# W 57th St update



## jsb15 (Jun 15, 2011)

When I was last at this property in 2009 I had full access to the owner's lounge.  I understand this was taken away in 2010 but I just called to find out if breakfast or any other amenity was included for HHonors Gold status.  They said that lounge access for breakfast was free for owners at this property and for paid room reservations through Hilton but not for other club owners.  Furthermore, other club owners can no longer pay for lounge access.  It does seem wrong that reserving the room and paying cash gets you lounge access.  HGVC likes to say how much you save with their program but that savings comes with stripped down amenities like no lounge access and infrequent room service.

Anyone have recent first hand experience on the lounge access at this property?  Any perks from Gold status at check-in?


----------



## Remy (Jun 15, 2011)

First of all, the policy is ridiculous. Either the higher point value to trade into W 57th covers the cost of my stay or it doesn't. If it doesn't, then the point value should have been structured higher to begin with. I don't buy the "owners paid a premium so we get more benefits" nonsense. Owners paid a premium so they received more points for their room and amenities.

Hotel reservations getting lounge access shows how silly the ban is. Evidently in the trade for HHonors points the lounge value is preserved, but it didn't translate in the HGVC points value.

I'm going to run for the board at one of my resorts so I can propose that W 57th owners not be allowed to use the pool until lounge access is restored for all guests.


----------



## yumdrey (Jun 15, 2011)

Remy said:


> I'm going to run for the board at one of my resorts so I can propose that W 57th owners not be allowed to use the pool until lounge access is restored for all guests.



Way to go!
That's a VERY good idea!!


----------



## Brenda (Jun 16, 2011)

Remy said:


> I'm going to run for the board at one of my resorts so I can propose that W 57th owners not be allowed to use the pool until lounge access is restored for all guests.



I totally agree that 57st owners should receive limited amenities when they trade into other HGCV resorts. We were very upset when we arrived at 57 St for a 5 day stay at 9:00 AM on a January morning. We arrived from CA on a red eye flight. We were hoping to have breakfast and wait in the lounge until our room was ready. But instead, there was no place for us to wait until check in time. We had to go out in the 30 degree weather and find somewhere we could sit for 4-6 hours. Fortunately, we are also owners at the Manhattan Club, which is around the corner, where we could have breakfast and relax in the owners lounge. We felt like 2nd class HGVC owners. We own at HHV, where we pay a premium for purchase and maintenance fees for an Hawaiian resort. At HHV, our guests from other HGVC resorts have access to a beautiful lounge, with many amenities, where they can wait to check in. We at HHV treat our guests with courtesy but we don't receive thew same at 57 ST.


----------



## Remy (Jun 16, 2011)

> _Data extract_:
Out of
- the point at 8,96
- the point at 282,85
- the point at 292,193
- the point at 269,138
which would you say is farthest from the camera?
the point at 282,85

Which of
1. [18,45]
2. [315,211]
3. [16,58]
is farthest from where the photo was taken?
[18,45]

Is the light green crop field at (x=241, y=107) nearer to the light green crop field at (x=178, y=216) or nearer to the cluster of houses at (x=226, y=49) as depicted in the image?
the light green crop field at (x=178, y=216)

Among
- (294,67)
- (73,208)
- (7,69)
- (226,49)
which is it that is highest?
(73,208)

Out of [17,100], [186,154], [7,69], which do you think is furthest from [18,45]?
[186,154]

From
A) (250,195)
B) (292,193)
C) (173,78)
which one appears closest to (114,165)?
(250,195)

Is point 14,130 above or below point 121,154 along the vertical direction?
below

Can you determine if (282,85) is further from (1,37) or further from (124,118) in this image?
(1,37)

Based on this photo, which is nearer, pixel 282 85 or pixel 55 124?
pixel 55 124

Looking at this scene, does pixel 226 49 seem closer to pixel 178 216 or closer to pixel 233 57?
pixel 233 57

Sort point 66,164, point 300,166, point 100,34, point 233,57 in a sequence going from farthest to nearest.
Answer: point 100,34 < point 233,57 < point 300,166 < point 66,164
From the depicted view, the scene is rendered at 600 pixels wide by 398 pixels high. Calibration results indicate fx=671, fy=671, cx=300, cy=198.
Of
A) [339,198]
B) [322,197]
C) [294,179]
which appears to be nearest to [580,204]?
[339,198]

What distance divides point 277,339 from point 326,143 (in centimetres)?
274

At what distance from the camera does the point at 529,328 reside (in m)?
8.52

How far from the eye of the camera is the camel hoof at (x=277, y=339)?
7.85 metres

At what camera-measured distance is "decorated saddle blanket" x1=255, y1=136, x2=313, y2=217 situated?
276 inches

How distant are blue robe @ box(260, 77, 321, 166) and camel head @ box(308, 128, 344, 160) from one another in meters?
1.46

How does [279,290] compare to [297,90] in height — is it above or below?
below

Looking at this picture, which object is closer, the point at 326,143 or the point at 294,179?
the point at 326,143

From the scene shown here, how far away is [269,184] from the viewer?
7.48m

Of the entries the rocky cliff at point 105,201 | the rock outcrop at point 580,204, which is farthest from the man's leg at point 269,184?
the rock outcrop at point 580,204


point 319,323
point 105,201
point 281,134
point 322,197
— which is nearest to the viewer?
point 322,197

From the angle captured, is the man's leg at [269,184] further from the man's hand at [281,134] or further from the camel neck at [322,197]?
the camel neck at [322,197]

> _Request_:
In the W 57th St thread, where did Brenda and her party go for breakfast and a lounge while waiting to check in? The records are independent material and bear no relation to the W 57th St thread.

> _Result of the exercise_:
They went to the Manhattan Club, around the corner, where they are also owners.